I believe that the love a mother has for her children is one of the the deepest kinds of love. Because of this, it is an investment that creates the greatest kind of risk …it can leave you flat broke or yielding great dividends. It can do both over the period of a lifetime. It is now estimated that one out of four adult children are estranged from their parents, for one reason or another. Most of the time the estrangement is initiated by the child.

There was a time when both of my sons, (for different reasons) and I had strained relationships. My oldest had undiagnosed bipolar 1 that caused chaos in our relationship and a period of months without communication. The youngest had addiction and homelessness issues that created obstacles in our relationship. Communication was basically limited to when he was desperately in need of something Mom could provide. These were heart wrenching times for me because my love never died; yet the relationships were broken.

I threw a lasso around Isaiah 49:18, pulled the rope tight and didn’t let go. It was a promise that I claimed and thought about every day. Look and see, for all your children will come back to you. As surely as I live,” says the Lord, “they will be like jewels or bridal ornaments for you to display.”

I want to give hope to those that might be in a hard place with their adult children. Hope is something no one can take away from us and indeed, we should never lose hope, no matter how hopeless it seems.

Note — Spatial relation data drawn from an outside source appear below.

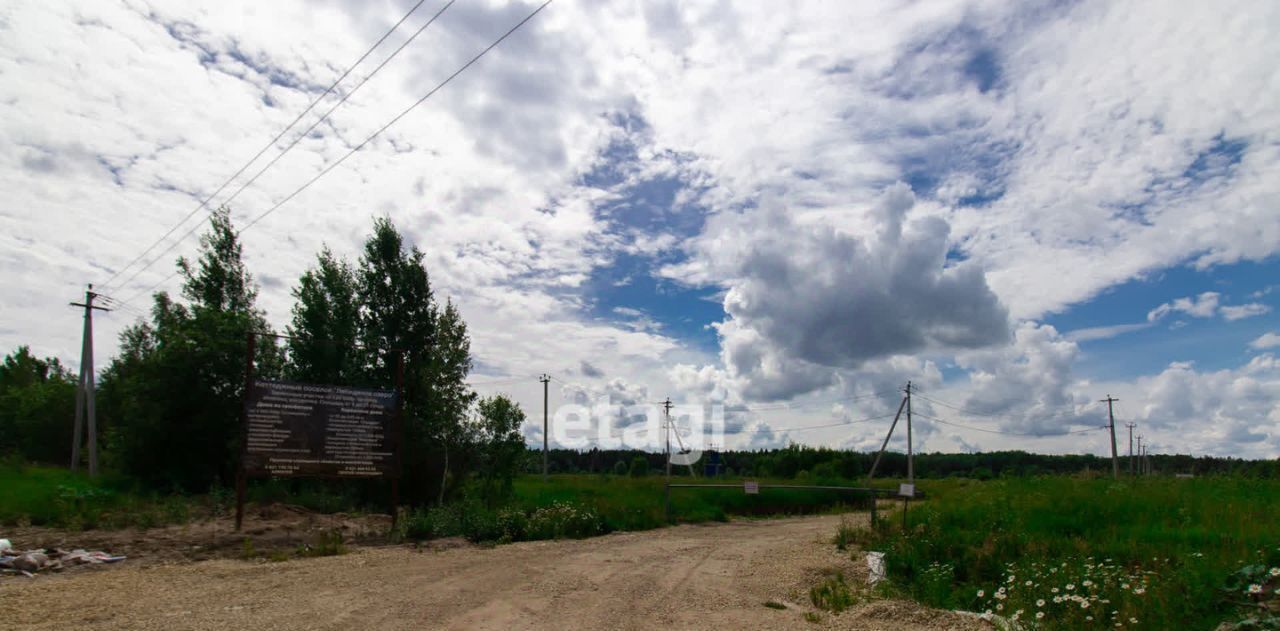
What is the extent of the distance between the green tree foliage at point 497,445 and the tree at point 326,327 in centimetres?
713

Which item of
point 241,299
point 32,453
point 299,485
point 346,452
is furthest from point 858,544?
point 32,453

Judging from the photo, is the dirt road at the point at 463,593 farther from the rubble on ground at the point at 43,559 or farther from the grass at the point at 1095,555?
the grass at the point at 1095,555

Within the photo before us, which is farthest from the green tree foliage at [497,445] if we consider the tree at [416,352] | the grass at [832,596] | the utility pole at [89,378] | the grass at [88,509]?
the utility pole at [89,378]

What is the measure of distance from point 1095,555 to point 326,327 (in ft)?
81.3

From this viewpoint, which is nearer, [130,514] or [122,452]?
[130,514]

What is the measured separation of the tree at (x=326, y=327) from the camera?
26438 millimetres

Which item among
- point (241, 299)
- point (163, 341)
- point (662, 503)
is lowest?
point (662, 503)

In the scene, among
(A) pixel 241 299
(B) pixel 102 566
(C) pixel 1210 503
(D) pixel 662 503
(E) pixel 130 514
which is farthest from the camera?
(A) pixel 241 299

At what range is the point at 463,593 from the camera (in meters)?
9.19

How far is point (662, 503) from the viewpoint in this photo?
21.7 metres

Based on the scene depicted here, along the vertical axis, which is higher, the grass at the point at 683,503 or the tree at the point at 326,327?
the tree at the point at 326,327

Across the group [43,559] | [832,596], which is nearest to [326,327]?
[43,559]

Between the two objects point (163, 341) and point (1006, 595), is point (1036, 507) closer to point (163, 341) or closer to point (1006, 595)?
point (1006, 595)

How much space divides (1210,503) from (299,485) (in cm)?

My oldest was diagnosed with his mental illness and treated when he was in his mid to late thirties. My youngest has had sobriety for three years and has a family. I can honestly say, without any hesitation, that I could not ask for better sons. The compassion and love that was once hidden beneath the afflictions has now been freed. Our conversations always end with “I love you” and we don’t take it lightly. I am very proud of the mountains they both have climbed and conquered. They are like jewels that I am proud to display. The difficult times we went through has only sweetened the present. I hope this for anyone that is experiencing detached relationships with their loved ones. Pray and don’t give up.

Until next time…keep on readin’ and I’ll keep on writin’.

Blog written with permission of both sons.